ASSESSING RIDGE REGRESSION AND PLS REGRESSION: A THOROUGH EXAMINATION

Abstract

In the realm of statistical modeling, a longstanding debate has persisted regarding Ridge Regression (RR) and Partial Least Squares (PLS) as preferred methodologies. Statisticians argue in favor of RR, rooted in a well-established mathematical foundation, while PLS finds favor among chemometricians due to its reliance on orthogonal variable projection. This divide stems from the unknown statistical properties of PLS. PLS, akin to Canonical Correlation (CC), employs orthogonal vector projection.

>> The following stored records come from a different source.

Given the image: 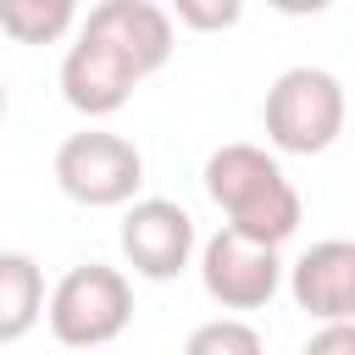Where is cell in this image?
Wrapping results in <instances>:
<instances>
[{
    "label": "cell",
    "mask_w": 355,
    "mask_h": 355,
    "mask_svg": "<svg viewBox=\"0 0 355 355\" xmlns=\"http://www.w3.org/2000/svg\"><path fill=\"white\" fill-rule=\"evenodd\" d=\"M205 194L222 205L227 227L261 244H283L300 233V194L261 144H222L205 161Z\"/></svg>",
    "instance_id": "cell-1"
},
{
    "label": "cell",
    "mask_w": 355,
    "mask_h": 355,
    "mask_svg": "<svg viewBox=\"0 0 355 355\" xmlns=\"http://www.w3.org/2000/svg\"><path fill=\"white\" fill-rule=\"evenodd\" d=\"M344 111H349L344 83L327 67H288V72H277V83L266 89V105H261L266 139L283 155H322V150H333L338 133H344Z\"/></svg>",
    "instance_id": "cell-2"
},
{
    "label": "cell",
    "mask_w": 355,
    "mask_h": 355,
    "mask_svg": "<svg viewBox=\"0 0 355 355\" xmlns=\"http://www.w3.org/2000/svg\"><path fill=\"white\" fill-rule=\"evenodd\" d=\"M128 316H133V288L116 266H100V261L72 266L44 300V322H50L55 344H67V349L111 344L128 327Z\"/></svg>",
    "instance_id": "cell-3"
},
{
    "label": "cell",
    "mask_w": 355,
    "mask_h": 355,
    "mask_svg": "<svg viewBox=\"0 0 355 355\" xmlns=\"http://www.w3.org/2000/svg\"><path fill=\"white\" fill-rule=\"evenodd\" d=\"M55 183L67 200L89 205V211H111V205H128L144 183V155L122 139V133H72L61 150H55Z\"/></svg>",
    "instance_id": "cell-4"
},
{
    "label": "cell",
    "mask_w": 355,
    "mask_h": 355,
    "mask_svg": "<svg viewBox=\"0 0 355 355\" xmlns=\"http://www.w3.org/2000/svg\"><path fill=\"white\" fill-rule=\"evenodd\" d=\"M200 283L222 311H261L283 283L277 244H261L239 227H222L200 244Z\"/></svg>",
    "instance_id": "cell-5"
},
{
    "label": "cell",
    "mask_w": 355,
    "mask_h": 355,
    "mask_svg": "<svg viewBox=\"0 0 355 355\" xmlns=\"http://www.w3.org/2000/svg\"><path fill=\"white\" fill-rule=\"evenodd\" d=\"M122 255L139 277L150 283H172L189 261H194V216L178 200H128L122 216Z\"/></svg>",
    "instance_id": "cell-6"
},
{
    "label": "cell",
    "mask_w": 355,
    "mask_h": 355,
    "mask_svg": "<svg viewBox=\"0 0 355 355\" xmlns=\"http://www.w3.org/2000/svg\"><path fill=\"white\" fill-rule=\"evenodd\" d=\"M83 39L111 50L139 83L172 61V17L150 0H100L83 22Z\"/></svg>",
    "instance_id": "cell-7"
},
{
    "label": "cell",
    "mask_w": 355,
    "mask_h": 355,
    "mask_svg": "<svg viewBox=\"0 0 355 355\" xmlns=\"http://www.w3.org/2000/svg\"><path fill=\"white\" fill-rule=\"evenodd\" d=\"M133 89H139V78H133L111 50H100L94 39L78 33V44H72L67 61H61V94H67V105L83 111V116H111V111L128 105Z\"/></svg>",
    "instance_id": "cell-8"
},
{
    "label": "cell",
    "mask_w": 355,
    "mask_h": 355,
    "mask_svg": "<svg viewBox=\"0 0 355 355\" xmlns=\"http://www.w3.org/2000/svg\"><path fill=\"white\" fill-rule=\"evenodd\" d=\"M349 272H355V244L349 239H322L311 244L294 272H288V294L305 316L316 322H333V316H349Z\"/></svg>",
    "instance_id": "cell-9"
},
{
    "label": "cell",
    "mask_w": 355,
    "mask_h": 355,
    "mask_svg": "<svg viewBox=\"0 0 355 355\" xmlns=\"http://www.w3.org/2000/svg\"><path fill=\"white\" fill-rule=\"evenodd\" d=\"M44 316V272L22 250H0V344H17Z\"/></svg>",
    "instance_id": "cell-10"
},
{
    "label": "cell",
    "mask_w": 355,
    "mask_h": 355,
    "mask_svg": "<svg viewBox=\"0 0 355 355\" xmlns=\"http://www.w3.org/2000/svg\"><path fill=\"white\" fill-rule=\"evenodd\" d=\"M78 22V0H0V28L17 44H55Z\"/></svg>",
    "instance_id": "cell-11"
},
{
    "label": "cell",
    "mask_w": 355,
    "mask_h": 355,
    "mask_svg": "<svg viewBox=\"0 0 355 355\" xmlns=\"http://www.w3.org/2000/svg\"><path fill=\"white\" fill-rule=\"evenodd\" d=\"M189 355H261V333L250 322H205L189 333Z\"/></svg>",
    "instance_id": "cell-12"
},
{
    "label": "cell",
    "mask_w": 355,
    "mask_h": 355,
    "mask_svg": "<svg viewBox=\"0 0 355 355\" xmlns=\"http://www.w3.org/2000/svg\"><path fill=\"white\" fill-rule=\"evenodd\" d=\"M172 17L194 33H222L244 17V0H172Z\"/></svg>",
    "instance_id": "cell-13"
},
{
    "label": "cell",
    "mask_w": 355,
    "mask_h": 355,
    "mask_svg": "<svg viewBox=\"0 0 355 355\" xmlns=\"http://www.w3.org/2000/svg\"><path fill=\"white\" fill-rule=\"evenodd\" d=\"M305 349L311 355H355V316H333V322H322L311 338H305Z\"/></svg>",
    "instance_id": "cell-14"
},
{
    "label": "cell",
    "mask_w": 355,
    "mask_h": 355,
    "mask_svg": "<svg viewBox=\"0 0 355 355\" xmlns=\"http://www.w3.org/2000/svg\"><path fill=\"white\" fill-rule=\"evenodd\" d=\"M272 11H283V17H322L333 0H266Z\"/></svg>",
    "instance_id": "cell-15"
},
{
    "label": "cell",
    "mask_w": 355,
    "mask_h": 355,
    "mask_svg": "<svg viewBox=\"0 0 355 355\" xmlns=\"http://www.w3.org/2000/svg\"><path fill=\"white\" fill-rule=\"evenodd\" d=\"M349 316H355V272H349Z\"/></svg>",
    "instance_id": "cell-16"
},
{
    "label": "cell",
    "mask_w": 355,
    "mask_h": 355,
    "mask_svg": "<svg viewBox=\"0 0 355 355\" xmlns=\"http://www.w3.org/2000/svg\"><path fill=\"white\" fill-rule=\"evenodd\" d=\"M0 122H6V83H0Z\"/></svg>",
    "instance_id": "cell-17"
}]
</instances>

It focuses on maximizing the covariance between X- and Y-score vectors, in contrast to CC's emphasis on correlation. PLS and CC theories exhibit a close connection. Notably, PLS accommodates situations with more variables than samples, a critical advantage. Validation techniques like cross-validation and test sets are leveraged to affirm results, complemented by graphical tools for data exploration. The seminal work by Frank et al. (1993) compared RR and PLS, concluding a slight preference for RR, albeit with minimal discernible difference. Critics noted the use of simulated data with full rank but small singular values, urging a shift towards real-world chemometric datasets. Subsequent research, searchable on scholar.google.com, has presented mixed findings. Basak et al. (2002) advocate for RR, while Irfan et al. (2013) and Wold et al. (1983) lend support to PLS.